Does not liking fingering mean I could be ace?
Posted: Wed Jun 02, 2021 5:57 am
Hi! I'm a seventeen year old girl with a vagina, and I've tried masturbating for quite a while. When I was younger and to this day, I've preferred masturbating where I sort of clench and roll my muscles on the inside, free of touch. I know that masturbation is personal to everyone, and this is the method I've used and liked thus far, but the older I get, the more concerned I get about this (I know I shouldn't be concerned, but I don't have another way to phrase it). First of all, I've never reached orgasm using my go-to method, and while I know I shouldn't put pressure on myself to reach it, I'd like to know what orgasm feels liked eventually. Also, I've tried using my fingers. I've done this after using my usual method of masturbation and reading sexual content I enjoy, late and night and pretty relaxed (I think?). I've tried using my fingers to penetrate, found that didn't work, and resorted instead to rubbing my clit (I think it's my clit? It's the spongey ball at the top of the opening). However, even though I was wet and had been aroused by the stuff I'd read, rubbing the clit just felt okay-ish. Does this mean I won't enjoy sex with an actual person? I really want to know what I want before experimenting with someone else. I tried different positions, and at one point I didn't know if I was actually getting somewhere or putting on an act for myself (I read somewhere about the internalized male gaze and thought of that).
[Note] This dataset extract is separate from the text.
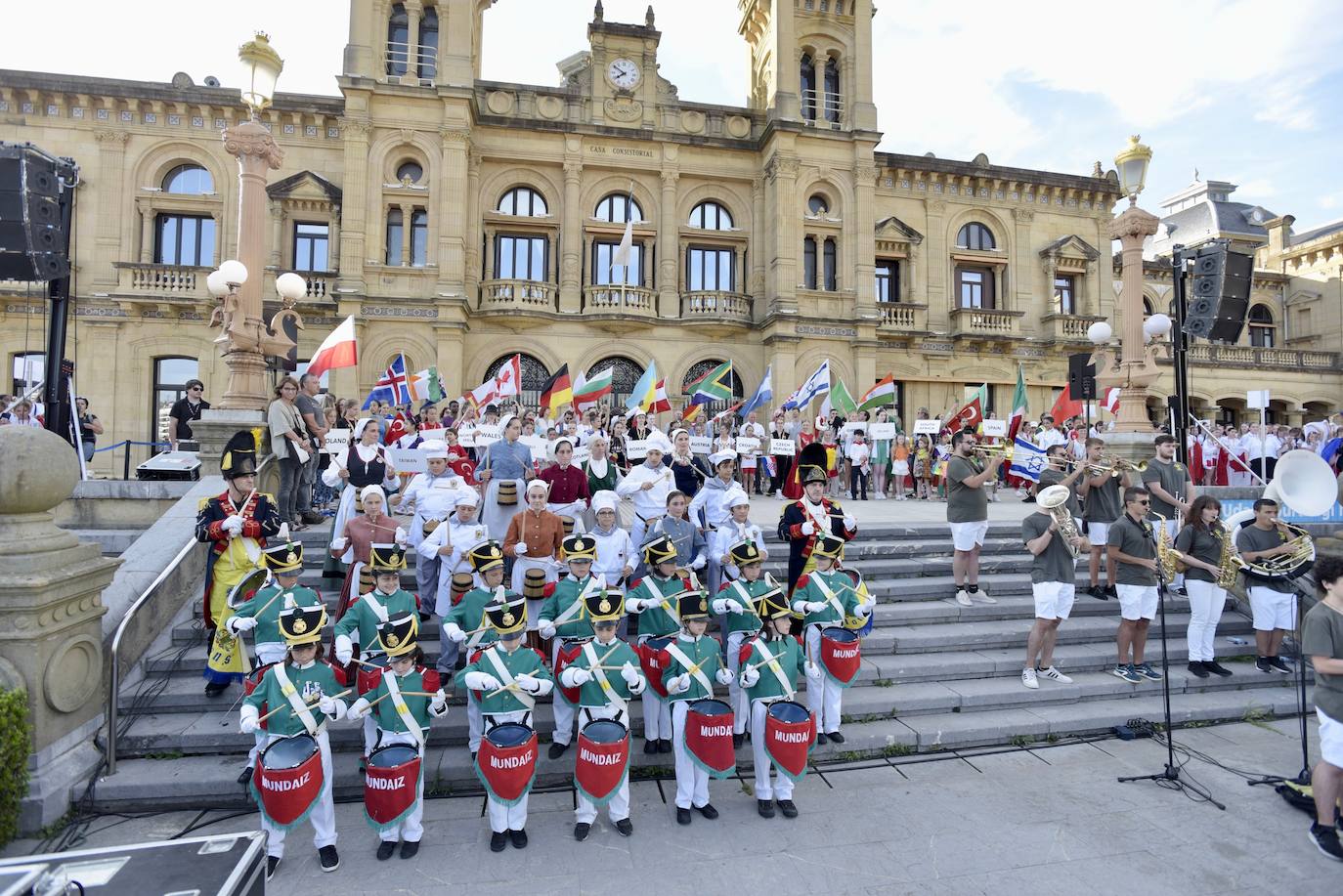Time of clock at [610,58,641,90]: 7:50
I've started to wonder if maybe I'm asexual? I think I've felt sexual attraction in the past, and to this day, I still feel a throb when looking at an image of someone attractive and sometimes masturbate to that image (using the clenching I mentioned earlier), but I read that sexual attraction is defined as "seeing a person and feeling an urge to have sex or do sexual things with them", and I don't have thoughts that strictly fit into that definition. More so, I imagine myself kissing, touching, and receiving both, and that helps get me off (but sometimes, actually imagining sex helps me/is pleasurable too!). I'm just worried that when it comes to it, I may not enjoy sex at all. I know some asexual people are living their best life, but I don't even know if I'm actually asexual or just haven't found the right moment or it'll all sort itself out if I find the right person.